“Scientists are experts in science. Judges are experts in interpreting the law and doctors are skilled at keeping us healthy – provided we take their advice. But parliaments – composed of elected politicians – are the experts at public policy making, and neither expressly or impliedly should they ever surrender that role to others.”

This quote has crossed my mind several times lately as I’ve been trying to make sense of recent government decisions.

Who said it? John Howard. Back in 2013. During Tony Abbott’s brief prime ministership. In a speech to the Global Warming Policy Foundation in London.

Does it make sense to you? It shouldn’t – because it’s fundamentally wrong – and yet this is the character of our politics today: unable to find the confidence it needs to make the most responsible decisions.

Confident leadership trusts in expertise. It takes confidence in your own skill as a resourceful decision-maker to recognise the expertise of others as something you don’t share but can benefit from.

What we’re seeing instead is a nervous leadership, too perturbed to envision a future beyond its imagination, too anxious to trust in those who can build that future.

We’re seeing universities and the CSIRO attacked and funds cut while the government promotes an “ideas boom.” We’re seeing creative industries and the Australia Council diminished and public investment slashed while the government talks of an “innovation agenda.” The insecure rejection of expertise alongside hubristic sloganeering is reckless: our political leadership seems intent on destroying Australia’s smartest and most creative nation builders.

The arts is a particularly telling example. In Canada the Trudeau Government is doubling its investment, both to strengthen the culture and strengthen the economy. In Australia, the confident leadership of Menzies, Whitlam and Keating had made the arts a prominent element of their platforms at pivotal times in Australia’s history. Today in Australia, we’re going backwards and fast. Over the past few years we’ve gone from an ambitious and effective cultural policy created by real and rigorous national consultation, to the deliberate disruption of the entire industry in forcing hundreds of non-profit companies to re-write strategic plans for funding rounds that either didn’t happen or locked them out. Public investment in the work of individual artists has dropped to an alarming level, and every major artist and industry group has spoken out and continues to speak out in dismay. And yet despite this authoritative uproar, and despite the consistent testimony of 2,719 specialised voices combining to make the largest Senate Inquiry response in Australian history, this expertise is not honoured but ignored.

Parliaments exist to make decisions. Their entire existence is structured around centuries-old conventions for making decisions. There are debating rules and time limits on speeches to ensure multiple perspectives are heard. There are formalised inquiries designed to solicit expertise from beyond the parliament. There are bells that sound when a decision is about to be made: bells that can be heard throughout Parliament House, ensuring that nobody takes for granted this most essential of their elected functions.

We elect people to make decisions on our behalf because it’s impossible for all 23 million of us to come together and decide things for ourselves. We don’t elect people because we imagine that they’re somehow more expert than those whose advice we expect them to draw upon. To take Howard’s examples: scientists and judges didn’t become experts because somebody voted them into their jobs.

The fact of us electing politicians does not suddenly make them experts in anything at all. The only people who are experts in public policy making are the public policy experts in the public service, at universities and at other public institutions. Being elected does not confer expertise, it confers responsibility: the serious and weighty duty to make the best decisions on our behalf in the most well-informed way.

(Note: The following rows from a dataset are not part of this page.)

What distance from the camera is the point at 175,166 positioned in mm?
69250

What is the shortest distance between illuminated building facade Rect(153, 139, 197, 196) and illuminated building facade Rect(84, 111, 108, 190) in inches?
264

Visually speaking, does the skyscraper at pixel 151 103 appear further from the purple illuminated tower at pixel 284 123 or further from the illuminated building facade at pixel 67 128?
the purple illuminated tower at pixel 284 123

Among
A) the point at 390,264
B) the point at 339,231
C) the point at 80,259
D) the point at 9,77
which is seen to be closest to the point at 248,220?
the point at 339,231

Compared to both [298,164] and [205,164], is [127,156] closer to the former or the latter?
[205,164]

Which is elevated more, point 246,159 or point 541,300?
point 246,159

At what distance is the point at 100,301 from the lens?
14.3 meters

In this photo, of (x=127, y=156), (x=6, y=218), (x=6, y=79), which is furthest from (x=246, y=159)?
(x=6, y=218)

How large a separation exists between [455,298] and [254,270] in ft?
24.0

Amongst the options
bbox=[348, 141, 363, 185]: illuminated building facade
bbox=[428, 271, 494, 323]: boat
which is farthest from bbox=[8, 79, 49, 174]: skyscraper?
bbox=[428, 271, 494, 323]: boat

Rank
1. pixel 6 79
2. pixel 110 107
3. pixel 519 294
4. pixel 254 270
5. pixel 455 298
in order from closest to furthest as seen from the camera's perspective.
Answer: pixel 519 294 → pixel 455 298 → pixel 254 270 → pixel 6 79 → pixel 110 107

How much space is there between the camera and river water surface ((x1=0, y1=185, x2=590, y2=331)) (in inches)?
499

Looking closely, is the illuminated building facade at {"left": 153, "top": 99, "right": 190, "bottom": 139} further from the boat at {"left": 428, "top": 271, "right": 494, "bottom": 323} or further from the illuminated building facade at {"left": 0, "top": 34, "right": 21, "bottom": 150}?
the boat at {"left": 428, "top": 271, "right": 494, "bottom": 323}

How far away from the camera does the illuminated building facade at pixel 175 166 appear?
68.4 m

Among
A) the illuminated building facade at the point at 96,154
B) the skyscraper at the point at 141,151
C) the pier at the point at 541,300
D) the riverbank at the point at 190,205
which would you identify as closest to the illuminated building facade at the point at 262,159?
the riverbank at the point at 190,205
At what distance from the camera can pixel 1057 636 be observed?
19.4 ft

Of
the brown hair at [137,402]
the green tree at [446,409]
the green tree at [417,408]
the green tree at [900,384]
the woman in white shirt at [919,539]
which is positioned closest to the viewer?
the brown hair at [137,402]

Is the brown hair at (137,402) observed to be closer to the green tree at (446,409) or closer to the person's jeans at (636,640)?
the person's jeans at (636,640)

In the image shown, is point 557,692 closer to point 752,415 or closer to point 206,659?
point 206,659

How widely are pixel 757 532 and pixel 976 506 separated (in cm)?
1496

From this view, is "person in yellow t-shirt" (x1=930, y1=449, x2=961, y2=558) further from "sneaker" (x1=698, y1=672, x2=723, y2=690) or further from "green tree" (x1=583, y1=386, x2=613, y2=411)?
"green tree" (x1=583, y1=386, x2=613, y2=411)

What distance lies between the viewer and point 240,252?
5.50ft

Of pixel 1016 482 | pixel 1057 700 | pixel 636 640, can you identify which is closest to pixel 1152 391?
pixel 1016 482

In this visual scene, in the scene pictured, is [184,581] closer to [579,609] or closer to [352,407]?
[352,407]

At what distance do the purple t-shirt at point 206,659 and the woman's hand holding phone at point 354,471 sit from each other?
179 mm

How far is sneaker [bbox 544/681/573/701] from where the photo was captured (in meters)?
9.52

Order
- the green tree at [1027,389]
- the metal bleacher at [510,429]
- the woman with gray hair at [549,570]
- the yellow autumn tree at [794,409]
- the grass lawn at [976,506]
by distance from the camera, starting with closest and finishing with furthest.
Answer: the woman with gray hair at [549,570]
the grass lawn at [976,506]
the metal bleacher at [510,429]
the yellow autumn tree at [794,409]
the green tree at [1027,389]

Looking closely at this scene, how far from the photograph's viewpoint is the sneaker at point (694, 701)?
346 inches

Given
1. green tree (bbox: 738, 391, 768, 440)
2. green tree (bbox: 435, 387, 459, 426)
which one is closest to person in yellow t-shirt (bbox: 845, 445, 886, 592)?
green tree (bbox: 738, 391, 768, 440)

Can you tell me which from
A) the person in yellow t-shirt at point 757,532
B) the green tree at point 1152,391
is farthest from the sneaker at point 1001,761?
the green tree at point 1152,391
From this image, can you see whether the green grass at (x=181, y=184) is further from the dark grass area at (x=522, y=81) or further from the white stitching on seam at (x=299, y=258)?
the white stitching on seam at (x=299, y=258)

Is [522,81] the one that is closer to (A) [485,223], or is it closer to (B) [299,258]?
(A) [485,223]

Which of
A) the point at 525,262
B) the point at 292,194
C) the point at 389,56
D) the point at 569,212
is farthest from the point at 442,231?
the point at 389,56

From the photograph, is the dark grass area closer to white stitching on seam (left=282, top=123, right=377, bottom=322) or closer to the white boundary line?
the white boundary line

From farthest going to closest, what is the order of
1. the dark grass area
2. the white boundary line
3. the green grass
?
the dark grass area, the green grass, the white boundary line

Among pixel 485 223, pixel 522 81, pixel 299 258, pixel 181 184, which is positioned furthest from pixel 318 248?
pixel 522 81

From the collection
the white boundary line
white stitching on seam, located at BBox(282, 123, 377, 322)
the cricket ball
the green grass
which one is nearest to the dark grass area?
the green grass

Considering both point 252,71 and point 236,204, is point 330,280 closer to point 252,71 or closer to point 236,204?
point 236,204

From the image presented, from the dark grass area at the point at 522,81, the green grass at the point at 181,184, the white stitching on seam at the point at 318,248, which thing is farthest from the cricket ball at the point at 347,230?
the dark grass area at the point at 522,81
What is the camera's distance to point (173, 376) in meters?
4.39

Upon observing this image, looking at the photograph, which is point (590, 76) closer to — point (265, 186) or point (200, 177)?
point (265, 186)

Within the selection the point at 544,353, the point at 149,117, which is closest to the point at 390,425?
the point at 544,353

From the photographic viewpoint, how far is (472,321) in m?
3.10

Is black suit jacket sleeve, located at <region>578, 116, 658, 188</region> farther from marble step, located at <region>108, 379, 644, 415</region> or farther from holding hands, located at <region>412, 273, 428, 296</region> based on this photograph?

And yet Howard argued that politicians should downplay the role of experts to uphold the dignity of their office: “Politicians who bemoan the loss of respect for their calling,” he’d said just a moment before that quote, “should remember that every time they allow themselves to be browbeaten by the alleged views of experts they contribute further to that loss of respect.”

Where is the confidence to lead the nation?

The confidence to understand that a diverse nation generates sophisticated knowledge across multiple fields? The confidence to embrace that expertise in all its complexity? The confidence to imagine an Australia enriched by expert ambitions that are beyond your knowledge but within your power to realise? The confidence to overcome personal insecurities and govern for the public good: this is leadership.

When politicians make decisions that defy expertise, we lose respect for them – and ultimately, this is bad for democracy. Democracies thrive when our public institutions in arts, science and education are contributing passionately and fearlessly to the national conversation.

“Provided we take their advice.”

 

An edited version of this piece was first published in Eureka Street on 23.05.2016

IMAGE: Siege (1979-80), John Brack, photographed at TarraWarra Museum of Art, 2015.